You must follow the steps described below. Your application will not be considered complete until all of the necessary materials are received.
- Submit your abstract(s) HERE!
- Abstracts must include the following:
- Title
- List of Authors and Affiliations
- Introduction: 500 characters
- Methods: 400 characters
- Results: 750 characters
- Discussion/Conclusion: 400 characters
- Abstracts must include the following:
- Your abstract must be received by December 31st, 2024 to be considered for acceptance. Abstracts submitted after this date will not be considered.
- You will receive immediate confirmation of successful abstract submission.
- Your abstract will be reviewed by the ESRF Executive Committee. Upon acceptance, you will be notified of the decision by email with the letter of acceptance and the scoring rubric for awards determination.
- Please note that authors whose abstracts are accepted for presentation will be expected to attend the meeting and give their presentation.
- ESRF reserves the right to extend abstract deadlines if necessary. Abstracts are evaluated on a rolling basis, and we will do our best to respond to submissions in a timely manner.
Abstract Text Instructions
Depicted below is a sample abstract in the actual format to be used for all submissions:
Title: One-on-one Care May Increase the Graduation Rates of Phase 2 Cardiac Rehabilitation
Authors: Brett M. Colbert BS [1]*, Rachael Chait BS [2], Julia Ossi BS [2], Eric Huang BS [2], Juilann Gilchrist MS [2], Thais Garcia DPT [3], Sharon Andrade-Bucknor MD, FACC [4]*
Affiliations: 1. Medical Scientist Training Program, University of Miami, Miller School of Medicine; 2. University of Miami, Miller School of Medicine; 3. Department of Physical Therapy, University of Miami, Miller School of Medicine; 4. Department of Internal Medicine, Cardiology Division, University of Miami, Miller School of Medicine
Introduction: Cardiac rehabilitation (CR) is an effective way to prevent morbidity and mortality related to cardiac events.
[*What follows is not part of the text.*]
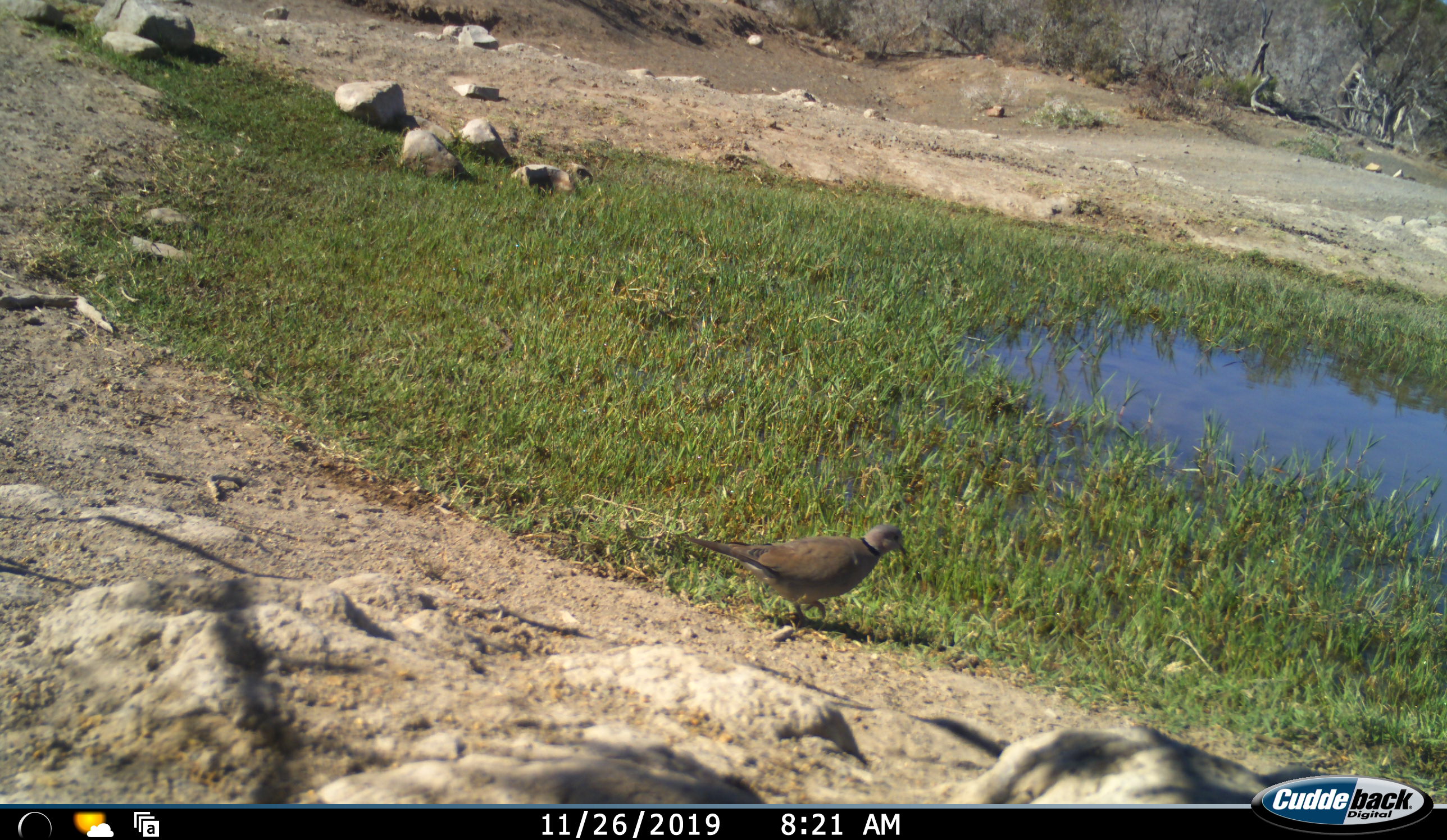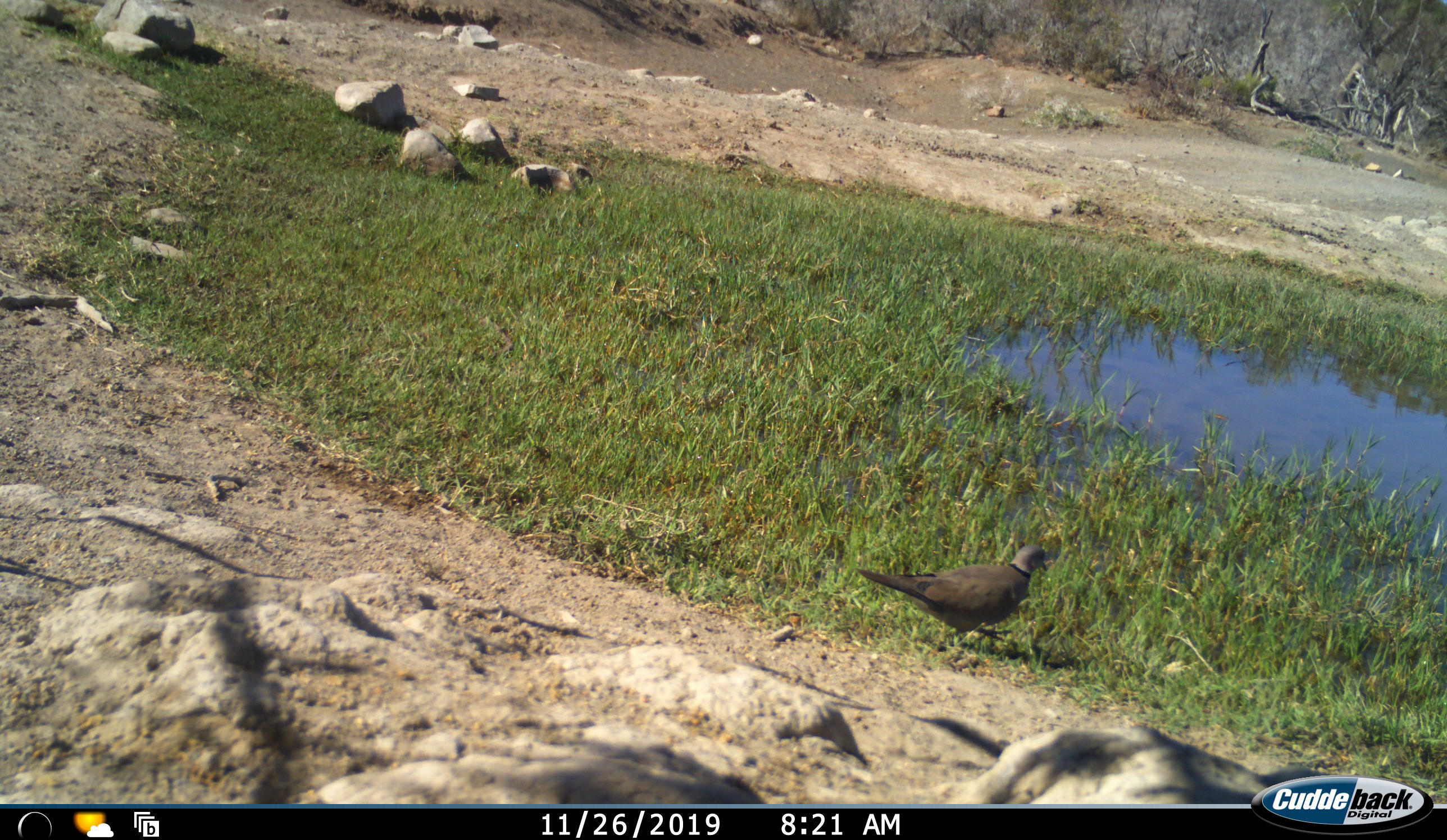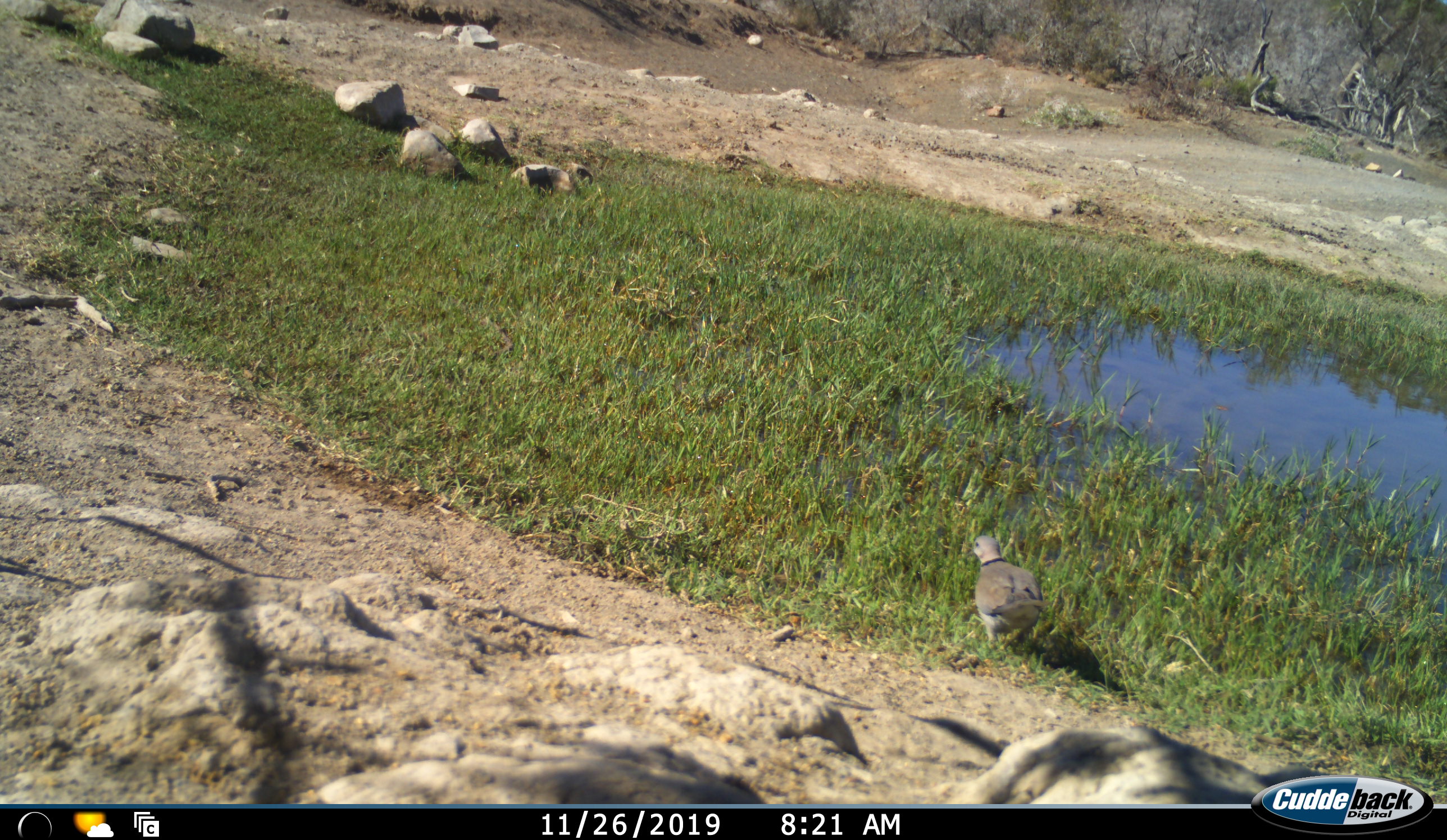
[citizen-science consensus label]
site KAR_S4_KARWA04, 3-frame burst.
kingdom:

CR operates in a dose-dependent manner: the more sessions completed, the more benefit to the patient, with the greatest benefit coming from completing the 12 weeks of Phase 2 rehab. Yet completion rates are low, averaging between 20-30%. Institutional factors are known to influence completion rates. Here we leveraged institutional changes that occurred as a result of COVID-19 to assess the effect of group size on CR completion outcomes and six-minute walk test performance.
Methods: We utilized retrospective analysis of patients in CR during 17 months before and 17 months after COVID-19-related closure (March - May 2020) in the CR department of an academic center. Variables analyzed included 6-minute walk test (6MWT), completion rate, and patient-to-provider ratio.
Results: There were 204 patients pre-COVID-19 and 51 patients post-COVID-19. Patient characteristics and demographics were similar in the pre-COVID-19 and post-COVID-19 groups. The change in 6MWT distance from baseline to after CR for patients who graduated pre-COVID-19 and post-COVID-19 was equivalent (+377.9 ft. [n=47; SD, 275.67 ft.] vs. +346.9 ft. [n=38; SD, 196.27 ft.]; p=0.59). The completion rate was higher post-COVID-19 than pre-COVID-19 (75% vs. 21%; OR, 10.9 [95%CI, 5.3-21.3, p<0.0001]). There were fewer patients per provider post- COVID-19 compared to pre-COVID-19 (0.4 patients/provider [SD, 0.12] vs. 2.8 patients/provider [SD, 0.74]; p<0.0001).
Discussion/Conclusions: Graduating CR before or after COVID-19 did not influence the functional outcomes of graduates as measured by 6MWT. However, it did have an effect on the completion rate, with participants post-COVID-19 being more likely to complete the program. This may be attributable to the lower patient-to-provider ratio post-COVID-19. This suggests that a more personalized CR program results in better completion rates.